## Directions
a - Rewrite the speech excerpt from the words "But I will not—I" through "and what is the problem?", putting "Central Valley" in place of "Inland Empire".
b - Answer these questions from the speech excerpt, one line each:
(i) By how much was the deficit brought down in the space of 2 years?
(ii) How many people were worried about their retirement until the reform of the retirement guaranty system passed?
(iii) How many Federal training programs would go into the proposed "GI bill" for America's workers?
c - Summarize the speech excerpt in two sentences.
** Source extract follows **
But I will not—I will reiterate what I said Saturday—if I have to, I will veto any bill that attempts to undermine the commitment that we made last year after 6 years. But it need not be a partisan issue. It ought to be an American issue. And that's what I say to you about education. What are we going to do in this day and time? What is our job in Washington that affects you way out here in the Inland Empire when it comes to education? What is our job when it comes to helping to raise middle class incomes and let people in the under class work themselves into the middle class? What is our job, and what is the problem?

You know, if anybody told me 2 years ago that we would be able, in the space of 2 years, to bring the deficit down over $600 billion and have a hand in creating almost 6 million new jobs, I would have been very happy to hear that. In 1994, we had the best year for economic growth in a decade and the first year in a long time when all 50 States, including California that's been through so much, had economic growth. What is the problem?

The problem is, a whole lot of people have jobs but their incomes aren't going up. They don't feel secure at work. They're afraid they can't keep their health insurance, or they don't have it now. We had 8.5 million people worried about their retirement until we passed a reform of the retirement guaranty system late last year. So in this global economy the good news is, there are more people in America becoming millionaires than ever before. That's good news. The good news is, there are more people with an education doing exciting things than ever before. The bad news is, if you don't have the skills you need, you can work harder and harder and harder for less and less and less, right?

So when you have a good news-bad news story, you have two choices. You can tell a joke about it, but if you're President, that doesn't seem to be a particularly good option. [Laughter] The other choice you have is to try to make more good news and less bad news. And the only way to do that, I would argue to you, is to make sure we give all of our people access to the education and training they need to compete and win in this global economy, so when they work harder, they'll be rewarded for it and not punished for it. That is what we have to do.

Now, I want you to focus with me just for a minute, therefore, on two big issues, what we ought to do in this year and what we should not do. I think we ought to give some tax relief to hard-working middle class people who haven't felt the benefit of the recovery. But the question is, what kind, and will we pay for it? I do not think we should increase the Federal deficit. That's been a big problem. We've gotten it down. We ought to keep bringing it down, not exploding it.

Secondly, I think that the best tax relief is embodied in what I call the middle class bill of rights because it rewards work and family. It gives tax relief for people raising young children, and it gives tax relief for the cost of all education after high school, which I think is important. You think about it, you can deduct the cost of interest on your home if you have a home. But in the information age, if you don't have an education, you may never get to a home. So why shouldn't we let people deduct their education costs? It's a good investment. We also propose to let more people get an IRA, an individual retirement account, and withdraw from it tax-free for the cost of education. I think that's what we ought to be doing.

And finally, I had a lot of questions earlier about unemployment; one gentleman talked about his father being unemployed. We have scores of different Federal training programs that you have to wonder, are you really qualified for or not? And what we propose to do is to create a "GI bill" for America's workers by taking 70 of these programs, putting them in one big pot and saying, "If you're unemployed or if you're working for a really low wage and you're eligible for Federal help, instead of having to figure out how to enroll in one of these programs, qualify, we'll send you a voucher. Show up at this community college. We'll send them a check." That's the way it ought to be done.

We're also taking the savings from cutting out all of these programs. In the Education Department alone, Secretary Riley has abolished 13 programs, reduced 38 others, and consolidated 70 more, in the Education Department. We took the savings and put it into more funds for Head Start, more funds for apprenticeship programs for people who don't go on to 4-year colleges.
** End of Source extract **
** Collected data follows **
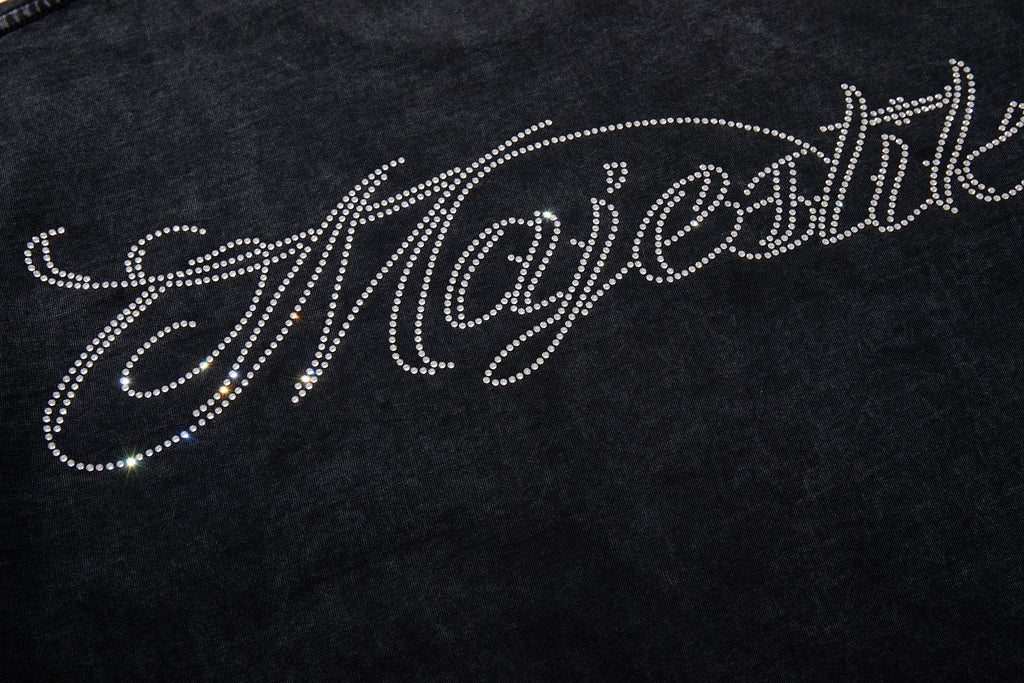 MAJESTIK Racing Graphic T-Shirt ¡ª detail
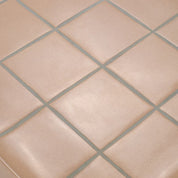 Mesa de centro Adrian acabado latón antiguo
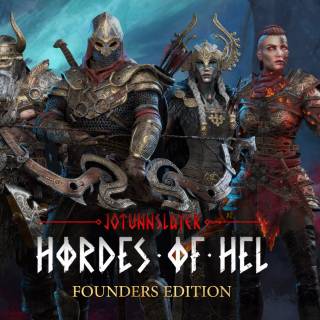 Jotunnslayer: Hordes of Hel wallpaper
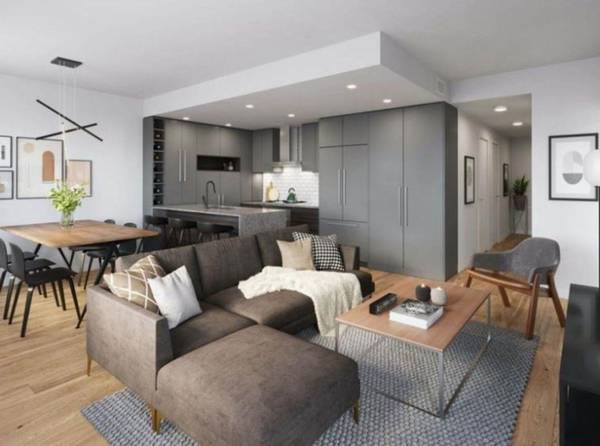 Port Moody – 2 Bed + Den ~1000 sq ft | A/C | 50 Electronic Ave 1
** End of Collected data **
## Solutions in order
a -
But I will not—I will reiterate what I said Saturday—if I have to, I will veto any bill that attempts to undermine the commitment that we made last year after 6 years. But it need not be a partisan issue. It ought to be an American issue. And that's what I say to you about education. What are we going to do in this day and time? What is our job in Washington that affects you way out here in the Central Valley when it comes to education? What is our job when it comes to helping to raise middle class incomes and let people in the under class work themselves into the middle class? What is our job, and what is the problem?

b -
(i) Over $600 billion
(ii) 8.5 million
(iii) 70

c - The speaker says that despite deficit reduction, job growth, and economic growth in all 50 States, many people have jobs but no rising incomes or security, and that giving everyone access to education and training is the only way to make harder work pay off in the global economy. To that end, the speaker proposes middle class tax relief that does not increase the deficit, including deductions for education after high school and tax-free IRA withdrawals for education costs, along with a "GI bill" that would fold 70 training programs into one and send eligible workers vouchers.